=== Sayfa alıntısı ===
______

FETO MAĞDURLARI

Bazen birilerine gün doğar "vurdukça vurur abalıya", fırsat bu fırsat der yılların birikmiş intikamını en acımasızca almaktan da zevk alır. 

FETO soruşturmasında da ,sayın Cumhurbaşkanımızın "At izi ile it izi birbirine karışmış"  dediği gibİ adalet duyguları ile değil intikam duygularının hakim olduğu veya kamu oyunda böyle algılandığı bir durum meydana gelmiş.

 Sayın cumhurbaşkanının "bu örgüt başı hIyanet ortası ticaret ve altıda ibadet" olarak tarif ettiği FETO örgütü tasfiye ve de pasifize edip ülke gündeminden çıkarmak için yapılan soruşturmalarda, hizmet, ticaret ve ibadet ayırımını yapmadan acımasızca yapılan kıyımlar her kesimi rahatsız etmektedir.

Sayın cumhurbaşkanımızın dediği gibi "İntikam duyguları ile değil adaletle hareket edilmesi " gerektiğidir. Olması gereken budur, adalet, adalet, ve herkese lazım olan adalet.

Sn. Başbakanımızın "...Bu örgütle irtibatı kendi isteğiyle, kendi azmiyle olanlarla, hasbelkader burayla ilişki içinde olmuş olanları birbirinden ayırmamız gerektiğini düşünüyorum."(haberler.com)

İnternet haber yazarlarından Sn. Eyüphan KAYA ; "Mağduriyetleri yaşatarak AK Parti'ye yeni yeni cepheler açılmaya çalışılıyor haberiniz olsun, ayrıca bu mağdur insanların bedduasından sakınmak lazımdır diye düşünüyorum. Atalarımız ne demiş? “Alma mazlumun ahını çıkar aheste ahaeste”

         ....

 Yani gerçekten mazlum adam ellerini semaya kaldırırsa işler iyi gitmeyebilir. Bunların bedduası şarlatan FETO’nun beddualarına benzemez." (yazının tamamı internet haber.com)

Sayın Eyüphan hocanın kaygılarına katılmamak mümkün müdür? Hele sonradan Ak Partili olanlar, imam-hatipli ile kavgalı sol kesim ile geçmişleri hiç parlak olmayanların "fırsat bu fırsattır" deyip Ak Partiye saldırmalar, FETO ile irtibatlandırılmayıp (Ak parti zaten kendi içinde hayınları barındırmaz) onları sorgulamaları zan altında bırakmaları adeta "Dağda gelip bağdakini kovma" sürecine girmiştir.

        Ahmet TAŞGETİREN Haber vaktim . com köşe yazısında "sorulması gereken sorular" başlıklı yazısında:

        "- Bütün emniyet teşkilatı çok objektif operasyonlar yapıyor.

       - Bütün savcılar hiçbir etki altında kalmaksızın soruşturma yürütüyor.

       - Bütün hakimler son derece tarafsız, bağımsız karar veriyorlar.

       - Farklı bakanlıklardaki, devlet kurumlarındaki komisyonlar, “FETÖ’cüleri tespit ve ayıklama”da hiçbir etki altında kalmaksızın çalışıyorlar. Verdikleri kararlar son derece objektiftir ve hakkaniyete uygundur.

______

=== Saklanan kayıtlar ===
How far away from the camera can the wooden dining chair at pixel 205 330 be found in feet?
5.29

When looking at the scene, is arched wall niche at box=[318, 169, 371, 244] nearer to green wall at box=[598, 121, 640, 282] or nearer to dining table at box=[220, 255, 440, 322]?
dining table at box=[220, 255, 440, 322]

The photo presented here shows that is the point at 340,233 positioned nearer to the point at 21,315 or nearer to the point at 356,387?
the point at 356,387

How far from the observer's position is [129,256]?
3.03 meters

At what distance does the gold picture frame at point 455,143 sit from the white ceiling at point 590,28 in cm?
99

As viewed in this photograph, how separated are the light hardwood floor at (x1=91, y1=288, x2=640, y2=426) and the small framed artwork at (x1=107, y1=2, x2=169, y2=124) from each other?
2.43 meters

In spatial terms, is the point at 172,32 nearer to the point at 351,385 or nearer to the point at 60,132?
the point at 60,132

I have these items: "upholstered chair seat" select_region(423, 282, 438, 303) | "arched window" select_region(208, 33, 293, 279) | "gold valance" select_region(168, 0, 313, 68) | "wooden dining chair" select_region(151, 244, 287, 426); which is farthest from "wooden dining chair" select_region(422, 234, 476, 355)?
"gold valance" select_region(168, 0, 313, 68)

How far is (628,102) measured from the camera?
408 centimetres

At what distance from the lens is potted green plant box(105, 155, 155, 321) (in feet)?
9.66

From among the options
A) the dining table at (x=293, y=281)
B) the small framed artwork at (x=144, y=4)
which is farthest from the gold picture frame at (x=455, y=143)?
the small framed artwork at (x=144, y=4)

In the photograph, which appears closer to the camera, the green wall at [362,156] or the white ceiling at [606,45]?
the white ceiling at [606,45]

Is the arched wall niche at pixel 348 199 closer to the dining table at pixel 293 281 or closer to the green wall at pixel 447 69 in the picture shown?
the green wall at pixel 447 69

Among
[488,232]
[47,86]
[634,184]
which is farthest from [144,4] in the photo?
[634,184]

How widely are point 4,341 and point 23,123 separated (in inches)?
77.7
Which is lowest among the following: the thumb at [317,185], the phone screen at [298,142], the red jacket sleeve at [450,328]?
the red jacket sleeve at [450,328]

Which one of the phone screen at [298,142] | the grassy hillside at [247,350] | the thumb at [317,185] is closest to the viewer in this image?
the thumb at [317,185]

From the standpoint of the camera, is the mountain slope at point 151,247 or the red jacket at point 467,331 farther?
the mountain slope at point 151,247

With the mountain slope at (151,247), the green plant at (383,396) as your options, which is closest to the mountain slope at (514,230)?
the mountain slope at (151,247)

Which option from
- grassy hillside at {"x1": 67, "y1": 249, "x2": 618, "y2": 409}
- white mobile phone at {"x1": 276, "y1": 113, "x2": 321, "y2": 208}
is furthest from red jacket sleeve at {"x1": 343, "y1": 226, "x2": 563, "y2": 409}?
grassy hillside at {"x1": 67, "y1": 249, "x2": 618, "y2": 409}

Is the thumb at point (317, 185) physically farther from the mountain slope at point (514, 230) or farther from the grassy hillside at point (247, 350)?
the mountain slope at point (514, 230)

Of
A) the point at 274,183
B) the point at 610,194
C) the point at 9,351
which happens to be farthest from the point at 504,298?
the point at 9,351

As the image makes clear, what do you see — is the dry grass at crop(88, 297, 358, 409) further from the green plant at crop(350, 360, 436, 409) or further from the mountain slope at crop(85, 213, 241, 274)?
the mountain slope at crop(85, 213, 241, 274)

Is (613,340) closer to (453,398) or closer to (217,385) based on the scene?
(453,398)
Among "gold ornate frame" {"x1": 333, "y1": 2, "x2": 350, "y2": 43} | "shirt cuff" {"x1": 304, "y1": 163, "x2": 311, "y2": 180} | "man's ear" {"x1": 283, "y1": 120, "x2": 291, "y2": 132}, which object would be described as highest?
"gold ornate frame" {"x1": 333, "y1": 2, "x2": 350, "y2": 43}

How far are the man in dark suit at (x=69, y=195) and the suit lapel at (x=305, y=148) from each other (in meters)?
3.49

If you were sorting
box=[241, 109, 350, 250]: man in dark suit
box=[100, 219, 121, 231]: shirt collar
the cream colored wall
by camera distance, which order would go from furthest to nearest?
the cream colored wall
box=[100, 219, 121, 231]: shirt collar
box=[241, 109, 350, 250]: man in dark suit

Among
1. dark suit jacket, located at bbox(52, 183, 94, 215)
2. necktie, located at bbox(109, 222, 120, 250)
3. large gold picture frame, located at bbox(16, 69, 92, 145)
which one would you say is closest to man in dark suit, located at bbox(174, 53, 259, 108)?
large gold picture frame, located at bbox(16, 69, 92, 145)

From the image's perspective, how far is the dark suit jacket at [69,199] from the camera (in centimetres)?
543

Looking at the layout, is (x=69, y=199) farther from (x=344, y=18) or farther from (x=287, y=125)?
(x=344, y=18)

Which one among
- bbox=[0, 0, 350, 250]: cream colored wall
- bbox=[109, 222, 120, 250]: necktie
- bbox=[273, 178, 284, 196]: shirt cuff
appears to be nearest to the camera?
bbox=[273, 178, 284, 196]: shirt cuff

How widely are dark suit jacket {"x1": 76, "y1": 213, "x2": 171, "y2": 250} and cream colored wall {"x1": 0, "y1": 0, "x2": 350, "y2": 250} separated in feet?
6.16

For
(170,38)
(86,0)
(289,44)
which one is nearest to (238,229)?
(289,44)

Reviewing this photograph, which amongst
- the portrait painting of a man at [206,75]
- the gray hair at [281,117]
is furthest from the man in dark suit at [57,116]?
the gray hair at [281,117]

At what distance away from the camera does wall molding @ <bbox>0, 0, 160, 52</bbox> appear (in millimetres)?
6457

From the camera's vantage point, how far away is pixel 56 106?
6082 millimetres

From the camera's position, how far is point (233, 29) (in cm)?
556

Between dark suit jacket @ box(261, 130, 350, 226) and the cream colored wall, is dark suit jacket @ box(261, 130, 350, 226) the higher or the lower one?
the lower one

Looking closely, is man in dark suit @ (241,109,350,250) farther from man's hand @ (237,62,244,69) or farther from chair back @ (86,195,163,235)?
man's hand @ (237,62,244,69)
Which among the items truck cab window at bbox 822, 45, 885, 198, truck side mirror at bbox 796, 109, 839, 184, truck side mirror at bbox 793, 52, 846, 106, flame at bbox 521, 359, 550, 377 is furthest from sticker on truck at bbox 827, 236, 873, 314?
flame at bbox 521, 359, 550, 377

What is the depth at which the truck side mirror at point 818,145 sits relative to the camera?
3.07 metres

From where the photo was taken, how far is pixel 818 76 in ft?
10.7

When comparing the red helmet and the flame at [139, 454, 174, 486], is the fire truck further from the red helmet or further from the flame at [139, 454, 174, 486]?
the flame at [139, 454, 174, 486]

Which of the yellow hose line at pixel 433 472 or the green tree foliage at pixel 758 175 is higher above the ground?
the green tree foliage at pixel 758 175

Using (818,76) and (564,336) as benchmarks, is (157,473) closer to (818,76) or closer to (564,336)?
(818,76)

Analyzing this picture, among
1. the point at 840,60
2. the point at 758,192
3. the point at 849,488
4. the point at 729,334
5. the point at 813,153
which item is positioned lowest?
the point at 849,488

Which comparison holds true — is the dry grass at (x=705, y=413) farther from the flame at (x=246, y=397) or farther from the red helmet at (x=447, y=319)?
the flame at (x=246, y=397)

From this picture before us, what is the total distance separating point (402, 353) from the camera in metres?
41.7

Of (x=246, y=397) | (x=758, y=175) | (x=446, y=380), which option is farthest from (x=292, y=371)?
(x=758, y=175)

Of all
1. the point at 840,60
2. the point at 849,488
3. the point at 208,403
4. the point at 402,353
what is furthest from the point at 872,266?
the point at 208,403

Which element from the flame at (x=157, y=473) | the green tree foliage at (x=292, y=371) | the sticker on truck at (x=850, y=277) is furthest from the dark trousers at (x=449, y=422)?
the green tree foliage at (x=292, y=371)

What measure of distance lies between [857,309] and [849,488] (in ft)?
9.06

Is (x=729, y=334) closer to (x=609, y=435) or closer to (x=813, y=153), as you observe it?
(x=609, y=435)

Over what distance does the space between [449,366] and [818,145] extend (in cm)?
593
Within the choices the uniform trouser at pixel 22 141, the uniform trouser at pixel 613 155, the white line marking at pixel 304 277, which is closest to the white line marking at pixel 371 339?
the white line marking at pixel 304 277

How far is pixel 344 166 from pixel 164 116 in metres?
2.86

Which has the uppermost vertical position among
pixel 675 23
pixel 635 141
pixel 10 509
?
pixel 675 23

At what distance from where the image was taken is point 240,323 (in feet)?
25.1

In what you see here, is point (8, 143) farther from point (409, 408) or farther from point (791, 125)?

______

=== Görev ===
FETO mağdurlarıyla ilgili yazıdan "Bazen birilerine gün" ifadesiyle başlayıp "durum meydana gelmiş." ifadesiyle biten bölümü olduğu gibi çıkarın. Bu kayıtlar başka bir kaynaktan alınmıştır.

=== Cevap aşağıda ===
Bazen birilerine gün doğar "vurdukça vurur abalıya", fırsat bu fırsat der yılların birikmiş intikamını en acımasızca almaktan da zevk alır. 

FETO soruşturmasında da ,sayın Cumhurbaşkanımızın "At izi ile it izi birbirine karışmış"  dediği gibİ adalet duyguları ile değil intikam duygularının hakim olduğu veya kamu oyunda böyle algılandığı bir durum meydana gelmiş.